C’est l’un des rituels auxquels se livrent les policiers lors des perquisitions administratives depuis l’instauration de l’état d’urgence : outre les fouilles minutieuses, ou brutales, les fonctionnaires du ministère de l’Intérieur copient les données trouvées sur les tablettes, smartphones et ordinateurs (sauf quand ça ne fonctionne pas). Ils vont devoir arrêter. Saisi par la ligue des droits de l’homme, le Conseil constitutionnel a censuré la disposition de la loi qui l’autorisait.
Pourquoi cette censure ?
Le défenseur des droits avait averti en janvier : «Le recueil des données personnelles lors des saisies informatiques dématérialisées doit être entouré de garanties quant à l’usage desdites données.» Les «sages» partagent cette recommandation et vont plus loin. Pour le Conseil constitutionnel, l’équilibre entre la sauvegarde de l’ordre public et le respect de la vie privé est rompu lorsque la police aspire toutes les données d’un particulier, sans contrôle d’un juge.
Dans le commentaire de sa décision, le Conseil constitutionnel cite par exemple les «éléments « intimes » dépourvus de tout lien avec la menace que représenterait l’intéressé», qui sont néanmoins copiés. Trop de données, un lien trop lointain avec une éventuelle infraction et un encadrement insuffisant ont convaincu les membres du Conseil Constitutionnel de déclarer non conforme à la Déclaration des droits de l’homme et du citoyen de 1789, et donc à la loi fondamentale.
A quoi servaient les données saisies ?
C’est le grand flou et l’une des raisons qui a poussé la Ligue des droits de l’homme à déposer une question prioritaire de constitutionnalité sur ce point. L’avocat de l’ONG, Patrice Spinosi, expliquait ainsi que «la loi sur l’état d’urgence ne prévoit pas plus de quelconque encadrement des données copiées». Le ministère de l’Intérieur n’a jamais été très prolixe sur ce point.
A l’Assemblée, lors du débat en commission sur la prolongation de l’état d’urgence, Bernard Cazeneuve réfutait l’utilité très marginale de l’état d’urgence dans la lutte contre le terrorisme. Un constat qu’avait pourtant dressé Jean-Jacques Urvoas – devenu depuis garde des Sceaux – lorsqu’il présidait la commission de contrôle parlementaire.
Le 11 février, le ministre de l’Intérieur disait attendre beaucoup des données saisies : «On ne peut pas savoir aujourd’hui combien de personnes seront, in fine, mises en cause pour des infractions terroristes : une grande partie des éléments récupérés lors des perquisitions n’ont pas encore été exploités, notamment les données informatiques.

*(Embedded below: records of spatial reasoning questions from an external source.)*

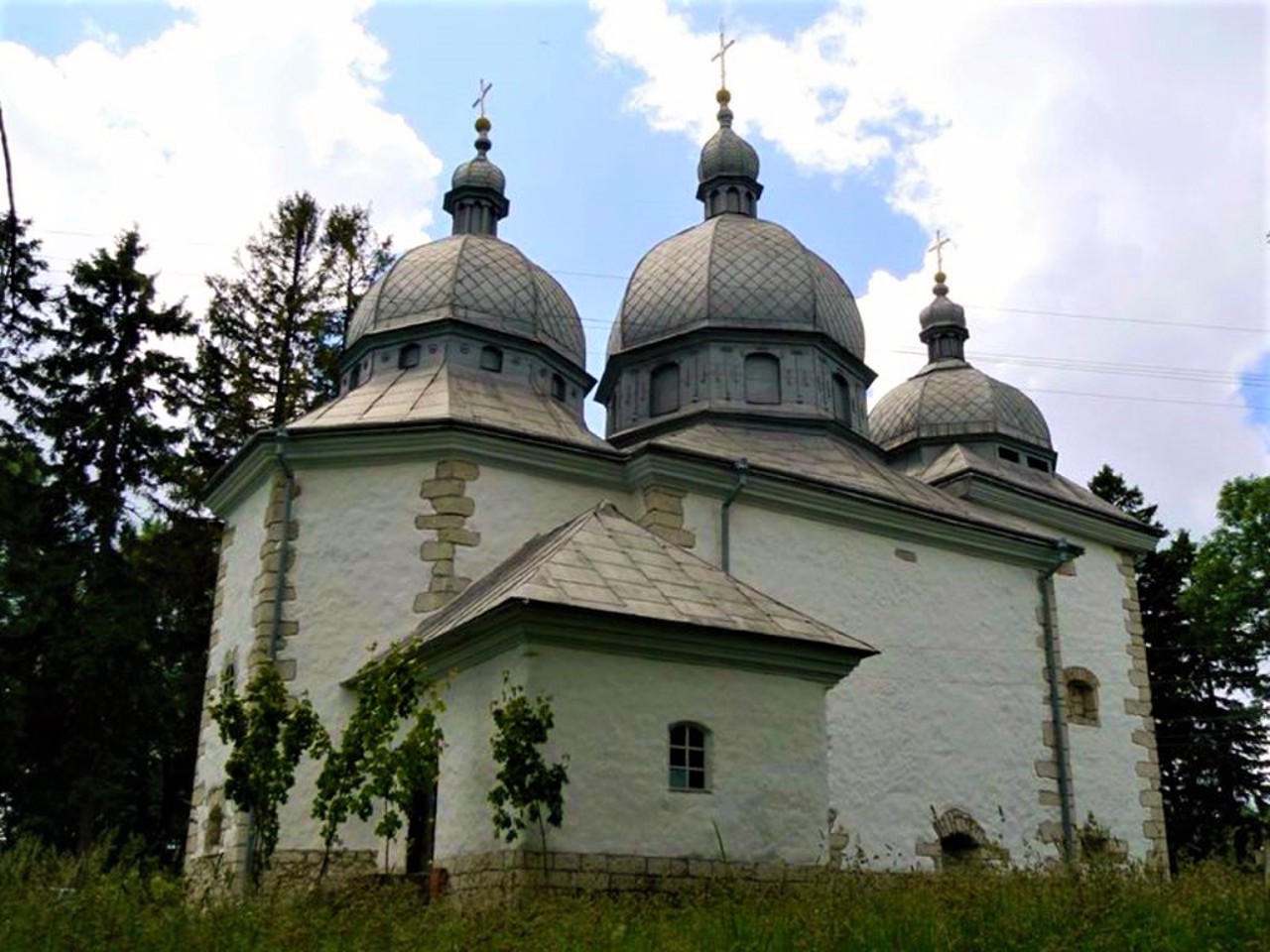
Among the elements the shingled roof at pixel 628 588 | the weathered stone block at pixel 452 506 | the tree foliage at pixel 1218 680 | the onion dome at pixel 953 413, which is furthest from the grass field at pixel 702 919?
the tree foliage at pixel 1218 680

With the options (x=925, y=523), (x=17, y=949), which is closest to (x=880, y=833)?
(x=925, y=523)

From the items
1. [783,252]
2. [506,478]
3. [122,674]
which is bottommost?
[122,674]

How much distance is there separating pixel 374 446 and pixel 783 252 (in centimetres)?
879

C’est au terme des investigations que nous pourrons connaître le nombre de réseaux démantelés, le nombre de personnes concernées, et les résultats pour la lutte antiterroriste des perquisitions menées.»
Que vont-elles devenir ?
Les données copiées lors des perquisitions doivent être détruites, comme l’a indiqué sur Twitter le juriste Nicolas Hervieu. La Cnil, gendarme de la vie privée, n’a pas été consultée par le gouvernement sur la loi sur l’état d’urgence. Elle ne devrait donc pas superviser la suppression des données abusivement récoltées.
@combatsdh Mais cela signifie que toute conservation des données ainsi collectées doit cesser immédiatement. @LDH_Fr@Conseil_constit
— Nicolas Hervieu (@N_Hervieu) February 19, 2016
La censure du Conseil constitutionnel n’invalide pas automatiquement les procédures ouvertes après la saisie de données lors de perquisitions, mais ouvre la porte à des recours. Les 3 397 perquisitions administratives conduites depuis le 13 novembre ont entraîné l’ouverture de 23 enquêtes pour apologie du terrorisme et cinq pour association de malfaiteurs en lien avec une entreprise terroriste.